Reading symbols from p...
(gdb) run
Starting program: /tmp/p 
[Thread debugging using libthread_db enabled]
Using host libthread_db library "/lib/x86_64-linux-gnu/libthread_db.so.1".
==432014==LeakSanitizer has encountered a fatal error.
==432014==HINT: For debugging, try setting environment variable LSAN_OPTIONS=verbosity=1:log_threads=1
==432014==HINT: LeakSanitizer does not work under ptrace (strace, gdb, etc)
[Inferior 1 (process 432014) exited with code 01]
(gdb) bt
No stack.
(gdb) 

Later notes:

  • this bug is perfectly reproducible by installing a fresh Ubuntu 22.04 and installing g++.
  • in some machines it takes a few tries before reproducing it.
  • at this point, I have not a single Ubuntu 22.04 machine where this bug does not reproduce.

Solution

  • EDIT: This is the same issue as: Possible Bug in GCC Sanitizers? See that thread for a more detailed explanation about the root cause.

    Original Response

    I just did some tests, and found that this is somehow related to ASLR (address space layout randomization). If you disable it (echo 0 | sudo tee /proc/sys/kernel/randomize_va_space) it will not crash. (At least it didn't crash for >20k tries.) This is also the reason why it doesn't crash every time, because it apparently depends on where in the address space the libraries get loaded.

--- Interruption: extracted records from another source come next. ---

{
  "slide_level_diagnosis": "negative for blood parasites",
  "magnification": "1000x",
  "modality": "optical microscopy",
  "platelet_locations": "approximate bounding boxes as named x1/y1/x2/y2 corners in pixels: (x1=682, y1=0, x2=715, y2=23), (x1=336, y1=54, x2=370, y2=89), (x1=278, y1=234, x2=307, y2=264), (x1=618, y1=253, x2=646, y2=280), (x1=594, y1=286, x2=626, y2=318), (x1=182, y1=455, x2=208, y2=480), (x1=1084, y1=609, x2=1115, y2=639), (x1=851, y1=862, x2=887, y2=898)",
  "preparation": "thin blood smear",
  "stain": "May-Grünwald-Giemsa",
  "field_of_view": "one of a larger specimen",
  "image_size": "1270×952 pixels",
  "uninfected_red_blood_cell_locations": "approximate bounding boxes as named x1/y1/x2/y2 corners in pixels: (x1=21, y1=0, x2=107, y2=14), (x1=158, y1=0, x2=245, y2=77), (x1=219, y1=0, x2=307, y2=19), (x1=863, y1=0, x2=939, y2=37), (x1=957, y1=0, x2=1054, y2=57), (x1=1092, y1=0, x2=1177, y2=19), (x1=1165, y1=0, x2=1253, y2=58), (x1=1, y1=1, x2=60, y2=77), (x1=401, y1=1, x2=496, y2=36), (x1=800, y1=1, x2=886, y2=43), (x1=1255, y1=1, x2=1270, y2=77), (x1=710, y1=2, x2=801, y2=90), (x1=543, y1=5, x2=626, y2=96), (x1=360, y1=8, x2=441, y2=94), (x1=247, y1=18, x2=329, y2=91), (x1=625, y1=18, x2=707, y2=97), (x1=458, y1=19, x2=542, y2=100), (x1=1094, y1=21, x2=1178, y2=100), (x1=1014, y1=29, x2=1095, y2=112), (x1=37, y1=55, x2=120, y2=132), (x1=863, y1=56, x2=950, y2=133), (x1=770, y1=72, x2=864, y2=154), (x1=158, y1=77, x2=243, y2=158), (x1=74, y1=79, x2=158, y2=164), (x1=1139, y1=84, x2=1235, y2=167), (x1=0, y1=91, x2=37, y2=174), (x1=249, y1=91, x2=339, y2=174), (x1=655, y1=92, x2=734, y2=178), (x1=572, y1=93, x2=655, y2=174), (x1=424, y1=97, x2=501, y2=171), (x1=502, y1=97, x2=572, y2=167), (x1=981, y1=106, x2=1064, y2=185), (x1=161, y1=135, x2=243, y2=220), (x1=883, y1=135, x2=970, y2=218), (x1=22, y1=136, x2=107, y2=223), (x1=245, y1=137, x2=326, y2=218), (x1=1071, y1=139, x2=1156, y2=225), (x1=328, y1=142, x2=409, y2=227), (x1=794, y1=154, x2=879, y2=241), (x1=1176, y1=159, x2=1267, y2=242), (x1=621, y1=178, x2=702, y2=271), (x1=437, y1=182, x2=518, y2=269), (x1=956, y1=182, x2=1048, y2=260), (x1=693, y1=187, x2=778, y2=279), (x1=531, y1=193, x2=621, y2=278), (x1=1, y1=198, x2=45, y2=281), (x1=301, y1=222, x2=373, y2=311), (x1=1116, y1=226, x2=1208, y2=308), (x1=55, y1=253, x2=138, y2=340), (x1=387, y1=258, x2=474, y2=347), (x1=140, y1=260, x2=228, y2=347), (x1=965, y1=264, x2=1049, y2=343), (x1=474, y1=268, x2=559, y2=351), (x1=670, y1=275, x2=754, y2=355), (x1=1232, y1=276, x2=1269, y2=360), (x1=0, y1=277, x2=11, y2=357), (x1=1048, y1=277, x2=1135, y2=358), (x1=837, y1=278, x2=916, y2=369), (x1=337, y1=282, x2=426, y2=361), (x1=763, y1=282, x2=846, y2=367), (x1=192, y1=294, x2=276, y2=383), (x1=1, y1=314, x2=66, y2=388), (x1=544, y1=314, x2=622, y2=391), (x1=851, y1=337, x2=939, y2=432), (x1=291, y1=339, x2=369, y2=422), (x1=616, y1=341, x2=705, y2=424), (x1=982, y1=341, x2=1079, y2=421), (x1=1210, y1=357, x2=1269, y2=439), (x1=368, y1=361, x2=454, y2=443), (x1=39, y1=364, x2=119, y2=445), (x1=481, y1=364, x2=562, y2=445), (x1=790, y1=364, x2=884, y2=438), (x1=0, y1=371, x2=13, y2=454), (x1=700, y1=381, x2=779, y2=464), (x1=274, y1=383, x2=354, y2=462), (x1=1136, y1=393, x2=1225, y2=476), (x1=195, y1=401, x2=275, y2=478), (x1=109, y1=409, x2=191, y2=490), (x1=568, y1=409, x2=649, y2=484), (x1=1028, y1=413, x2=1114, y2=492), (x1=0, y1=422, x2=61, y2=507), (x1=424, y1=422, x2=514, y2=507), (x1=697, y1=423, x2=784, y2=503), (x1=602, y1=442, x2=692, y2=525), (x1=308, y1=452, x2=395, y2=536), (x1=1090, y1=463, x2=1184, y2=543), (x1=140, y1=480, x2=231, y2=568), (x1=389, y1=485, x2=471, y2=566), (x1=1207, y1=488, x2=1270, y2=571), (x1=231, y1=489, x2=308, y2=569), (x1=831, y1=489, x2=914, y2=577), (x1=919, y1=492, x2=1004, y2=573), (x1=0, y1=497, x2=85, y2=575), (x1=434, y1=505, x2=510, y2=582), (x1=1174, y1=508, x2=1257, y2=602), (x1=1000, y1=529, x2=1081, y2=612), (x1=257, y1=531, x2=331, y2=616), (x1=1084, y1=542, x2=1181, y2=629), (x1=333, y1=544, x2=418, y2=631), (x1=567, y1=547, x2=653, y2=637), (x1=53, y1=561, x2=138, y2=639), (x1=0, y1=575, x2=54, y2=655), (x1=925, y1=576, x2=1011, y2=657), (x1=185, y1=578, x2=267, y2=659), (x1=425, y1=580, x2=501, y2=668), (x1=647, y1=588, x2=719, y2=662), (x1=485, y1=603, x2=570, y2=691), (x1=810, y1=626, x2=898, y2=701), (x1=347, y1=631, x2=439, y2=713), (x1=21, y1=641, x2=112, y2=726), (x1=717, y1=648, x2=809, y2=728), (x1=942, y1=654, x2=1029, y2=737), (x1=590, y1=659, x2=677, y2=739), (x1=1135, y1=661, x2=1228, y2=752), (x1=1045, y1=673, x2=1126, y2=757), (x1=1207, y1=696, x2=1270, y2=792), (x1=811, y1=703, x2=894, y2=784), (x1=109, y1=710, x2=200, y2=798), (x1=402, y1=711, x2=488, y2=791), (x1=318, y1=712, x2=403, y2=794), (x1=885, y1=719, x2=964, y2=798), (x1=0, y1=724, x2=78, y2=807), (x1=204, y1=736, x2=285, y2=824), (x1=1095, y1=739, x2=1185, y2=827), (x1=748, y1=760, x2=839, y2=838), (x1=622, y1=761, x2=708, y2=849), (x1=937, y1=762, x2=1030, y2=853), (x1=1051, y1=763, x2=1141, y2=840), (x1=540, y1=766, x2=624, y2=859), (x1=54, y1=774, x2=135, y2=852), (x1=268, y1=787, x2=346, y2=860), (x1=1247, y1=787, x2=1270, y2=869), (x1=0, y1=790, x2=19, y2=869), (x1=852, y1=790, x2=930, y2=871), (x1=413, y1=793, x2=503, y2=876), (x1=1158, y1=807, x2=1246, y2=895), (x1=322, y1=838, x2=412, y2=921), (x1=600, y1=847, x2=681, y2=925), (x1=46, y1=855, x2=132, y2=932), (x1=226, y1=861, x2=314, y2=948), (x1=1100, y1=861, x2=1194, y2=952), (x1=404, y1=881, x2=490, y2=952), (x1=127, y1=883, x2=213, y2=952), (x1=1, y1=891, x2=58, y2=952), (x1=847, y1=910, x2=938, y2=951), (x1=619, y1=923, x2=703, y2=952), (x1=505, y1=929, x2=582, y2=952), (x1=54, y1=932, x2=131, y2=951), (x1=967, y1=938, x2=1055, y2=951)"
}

    As a workaround you can disable ASLR on your development systems, but I would not recommend that in production, as ASLR is a useful security feature.

    This also gives a hint as to why it doesn't occur in an Ubuntu Docker container on another distro, because the kernel actually handles parts of ASLR, and a Docker container still runs on the kernel of the other distribution.

    My guess would be that Ubuntu applies some kernel patch that affects ASLR in a different way than other distributions, which is why this only occurs with Ubuntu VMs / direct installations, but not in e.g. Docker. It doesn't mean that the patch Ubuntu uses is necessarily faulty, it could still be that there's a bug in glibc and/or libasan that is only triggered by the conditions created by the Ubuntu kernel. (Or they indeed introduced a bug in the kernel.)

    I'll have a closer look at this issue on the weekend, but I hope this workaround helps you out in the mean time.

    (See also this askubuntu stackexchange question about ASLR on details how to disable it.)

    Update (Better Workaround)

    I've looked into this a bit further, and while I still haven't found the root cause, I've found another workaround that doesn't require you to disable ASLR on your system.

    What you can do is invoke the executable with the runtime linker directly, i.e. run

    /lib/x86_64-linux-gnu/ld-linux-x86-64.so.2 ./p 
    

    (assuming you have x86_64, if you have a different architecture, check readelf -l executable and see what program it specifies for INTERP)

    Background

    When you run a program, the kernel checks the ELF header of the program for a so-called interpreter, also called the runtime dynamic linker, or ld.so. If that is present, it also loads that program into memory (in addition to the executable), and gives control to that program (instead of directly to the executable). The runtime dynamic linker is then responsible for actually loading all of the shared libraries the program is linked against. Once all shared libraries have been loaded, ld.so then invokes the startup routine of the program itself. (A statically linked program doesn't require an interpreter, and is executed directly by the kernel.)

    But instead of letting the kernel load ld.so when your program is being started, you can also call ld.so directly and specify the program that is to be run as a command line argument to it. (That's a glibc feature.) This will cause ld.so to load the program itself (instead of relying on the kernel to have previously loaded it before loading ld.so), but after that it behaves like any other program.

    This also makes sense of the fact why it only occurs with Ubuntu's own kernels, but not other kernels in Docker containers, and why the kernel is a factor w.r.t. ASLR here.